### MATERIAL SUPPLIED
== == ==
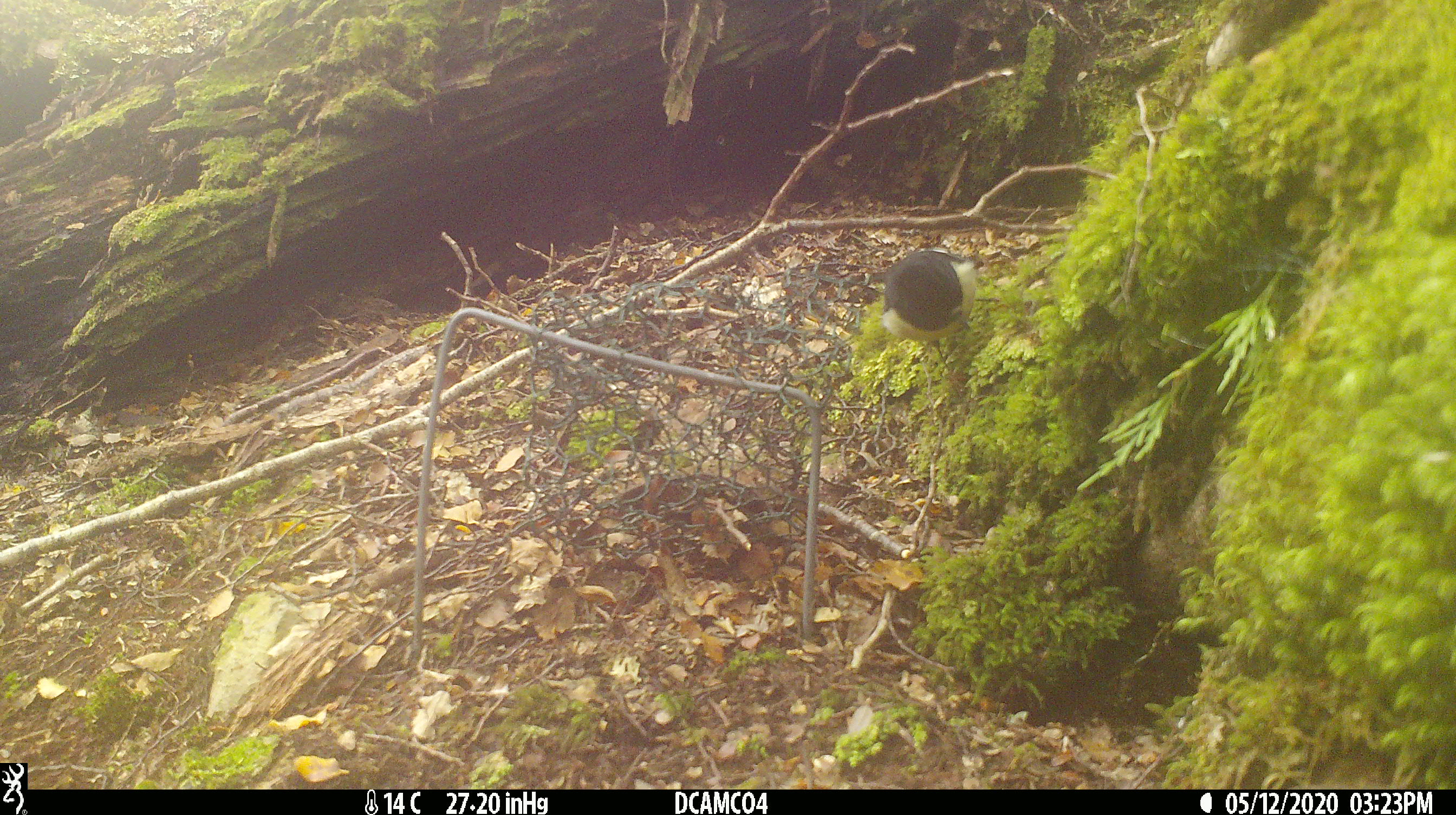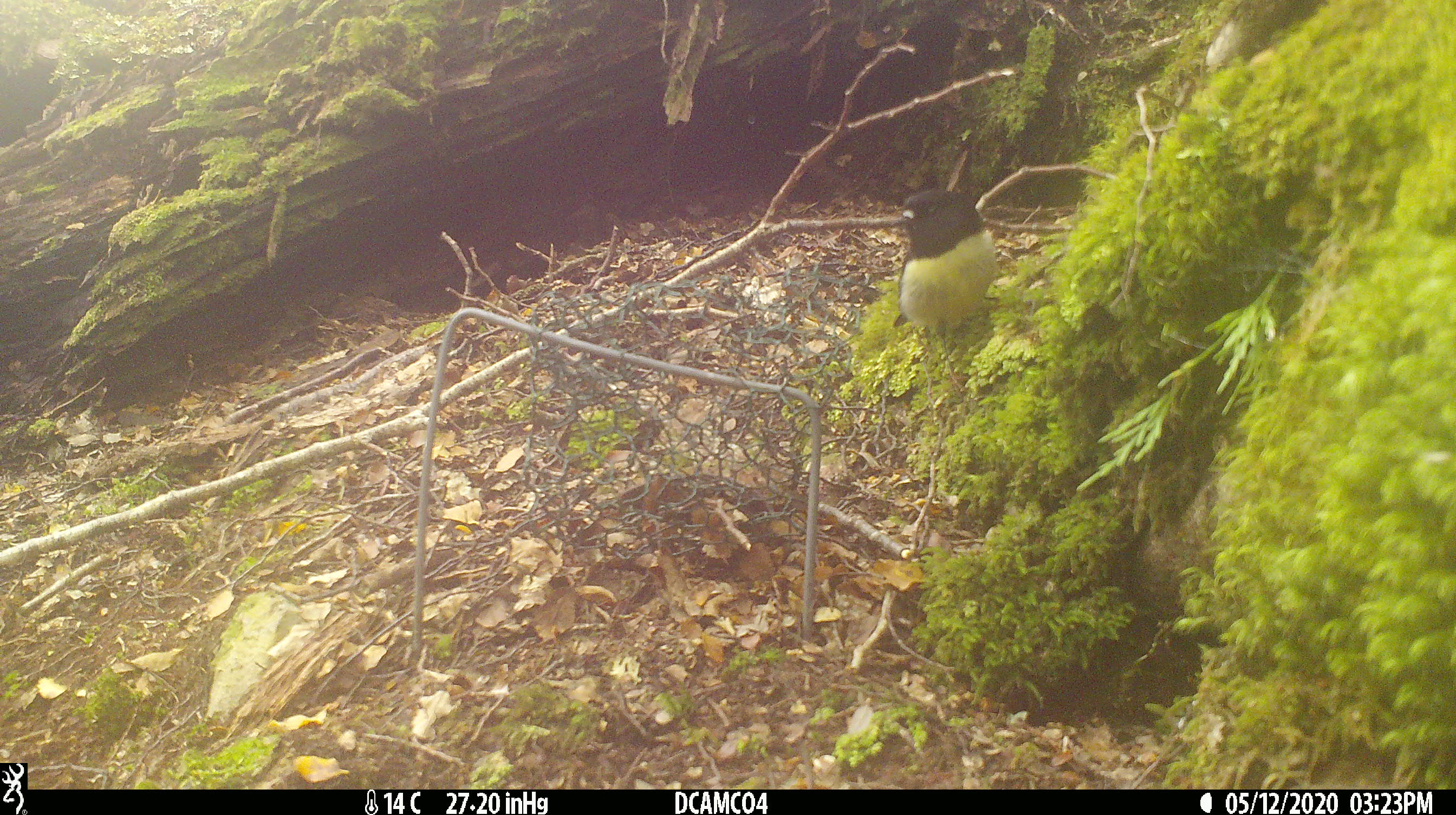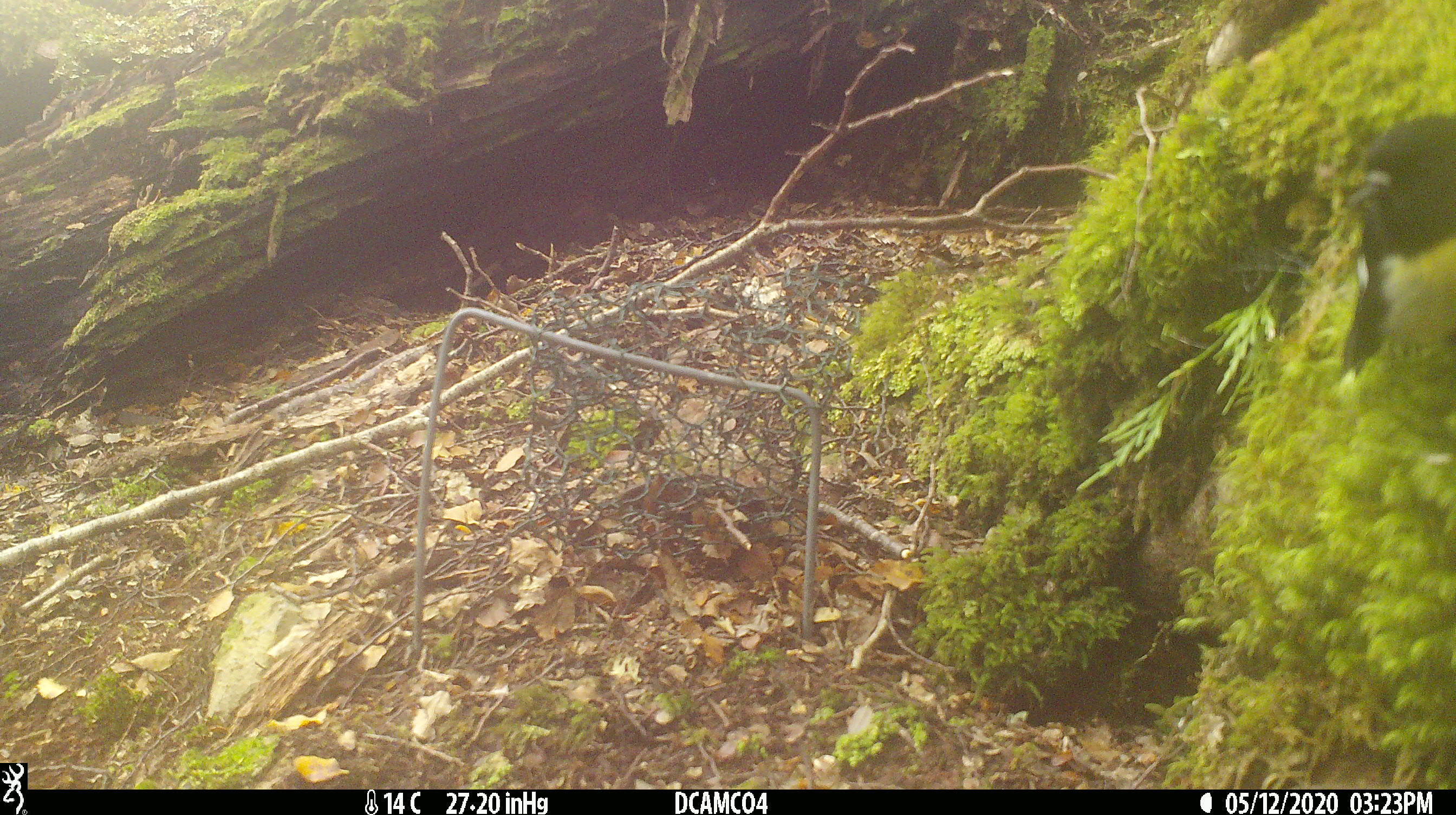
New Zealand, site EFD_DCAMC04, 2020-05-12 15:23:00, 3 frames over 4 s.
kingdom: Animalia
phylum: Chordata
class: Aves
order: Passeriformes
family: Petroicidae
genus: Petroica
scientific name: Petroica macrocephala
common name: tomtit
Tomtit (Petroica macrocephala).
== == ==
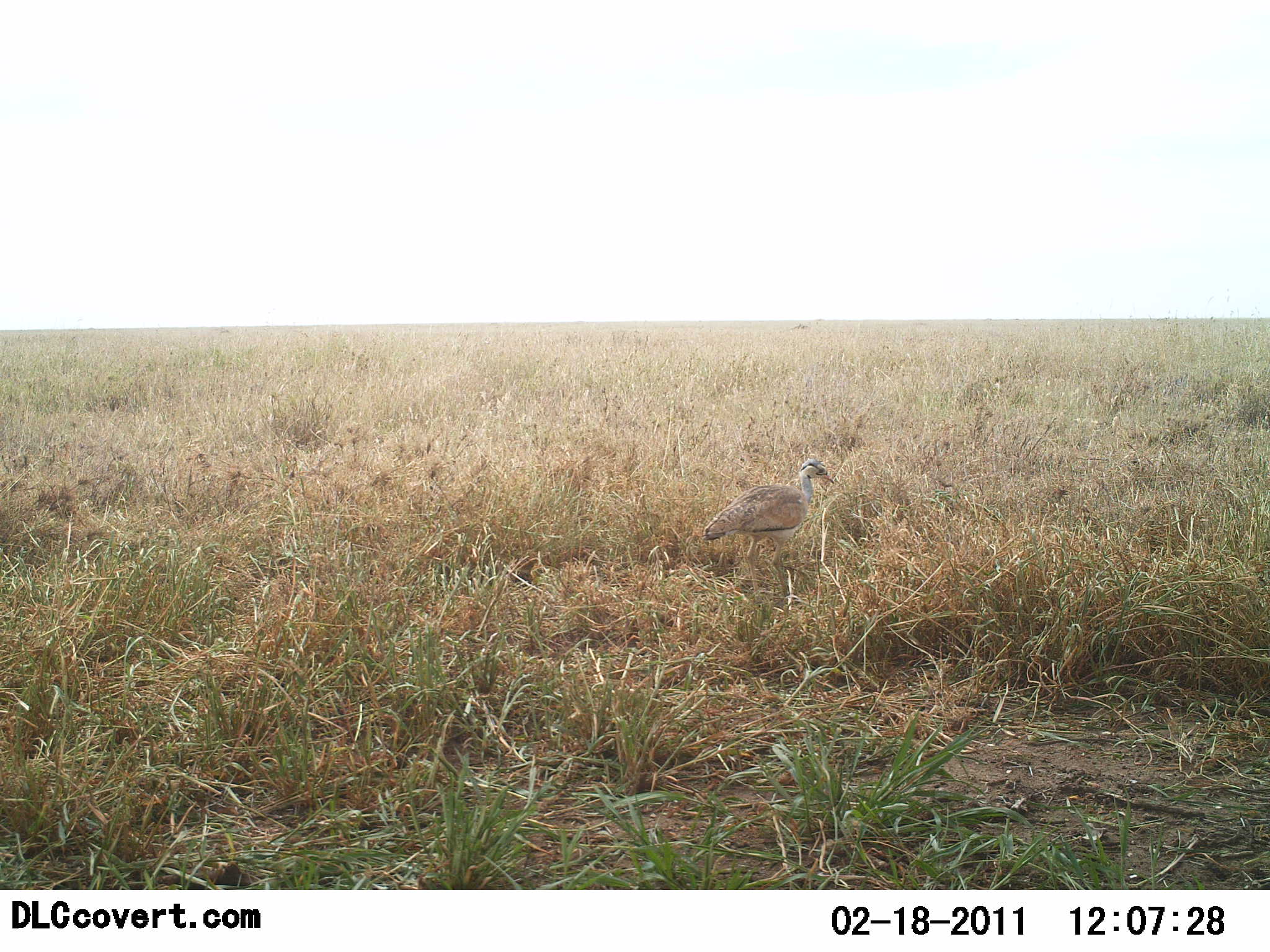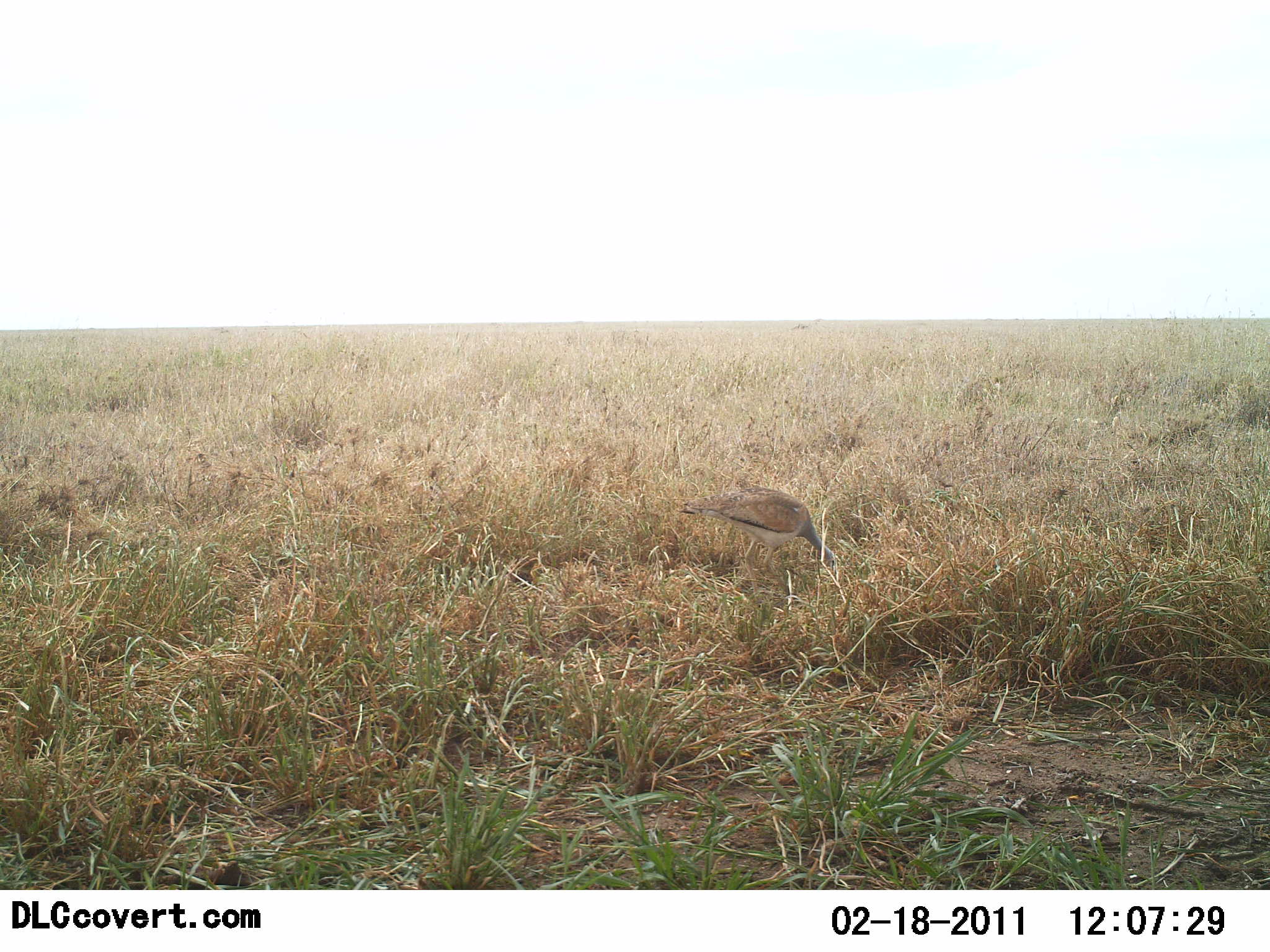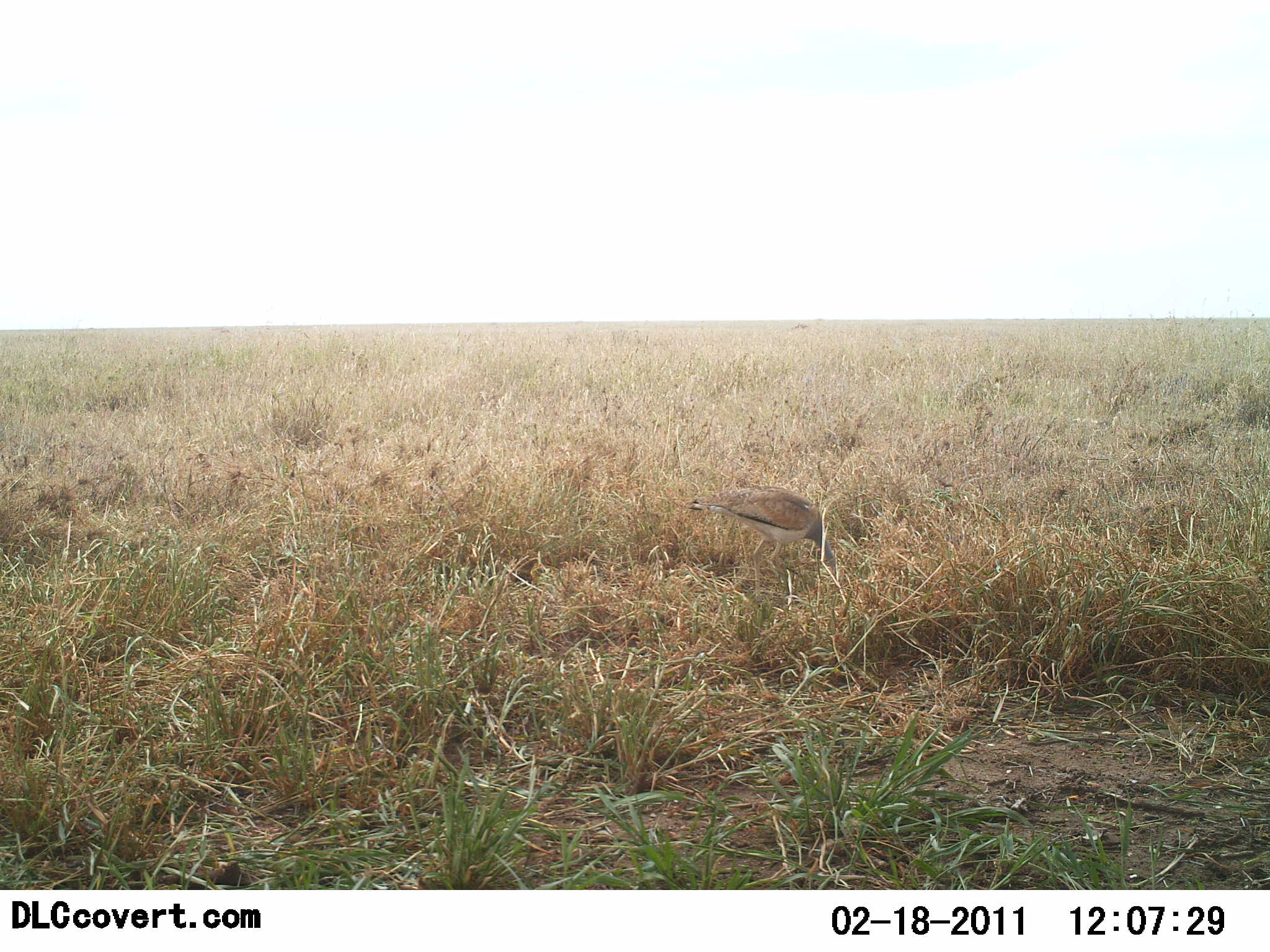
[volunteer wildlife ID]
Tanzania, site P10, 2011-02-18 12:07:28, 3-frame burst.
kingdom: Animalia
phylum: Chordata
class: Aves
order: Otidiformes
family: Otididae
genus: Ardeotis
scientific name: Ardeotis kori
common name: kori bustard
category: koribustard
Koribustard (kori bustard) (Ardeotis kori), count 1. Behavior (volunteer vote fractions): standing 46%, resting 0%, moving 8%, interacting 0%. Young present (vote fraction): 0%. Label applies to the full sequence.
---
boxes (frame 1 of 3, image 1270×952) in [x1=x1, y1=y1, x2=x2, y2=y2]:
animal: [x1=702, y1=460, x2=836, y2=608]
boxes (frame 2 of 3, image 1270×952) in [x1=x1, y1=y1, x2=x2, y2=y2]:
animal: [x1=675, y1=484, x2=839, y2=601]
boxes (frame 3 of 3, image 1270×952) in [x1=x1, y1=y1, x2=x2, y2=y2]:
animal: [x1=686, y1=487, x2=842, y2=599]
== == ==
Check every line of the data above for the string "site", and copy those that have it.

### TASK RESPONSE
New Zealand, site EFD_DCAMC04, 2020-05-12 15:23:00, 3 frames over 4 s.
Tanzania, site P10, 2011-02-18 12:07:28, 3-frame burst.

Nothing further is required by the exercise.